Task description
Quote the full listing word for word.

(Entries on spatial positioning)
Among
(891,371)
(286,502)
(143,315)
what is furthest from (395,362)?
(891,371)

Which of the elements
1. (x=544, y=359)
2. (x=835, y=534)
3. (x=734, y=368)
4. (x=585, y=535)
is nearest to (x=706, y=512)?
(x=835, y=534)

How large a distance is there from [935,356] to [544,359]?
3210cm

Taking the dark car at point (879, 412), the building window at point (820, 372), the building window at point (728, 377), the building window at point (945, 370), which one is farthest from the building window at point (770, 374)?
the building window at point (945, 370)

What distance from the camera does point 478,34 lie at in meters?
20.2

Output for this task
Among
(891,371)
(286,502)
(143,315)
what is furthest from (395,362)?
(891,371)

Which of the elements
1. (x=544, y=359)
2. (x=835, y=534)
3. (x=734, y=368)
4. (x=585, y=535)
is nearest to (x=706, y=512)?
(x=835, y=534)

How large a distance is there from [935,356] to [544,359]?
3210cm

Taking the dark car at point (879, 412), the building window at point (820, 372), the building window at point (728, 377), the building window at point (945, 370), which one is farthest from the building window at point (770, 374)?
the building window at point (945, 370)

What distance from the camera does point 478,34 lie at in meters?
20.2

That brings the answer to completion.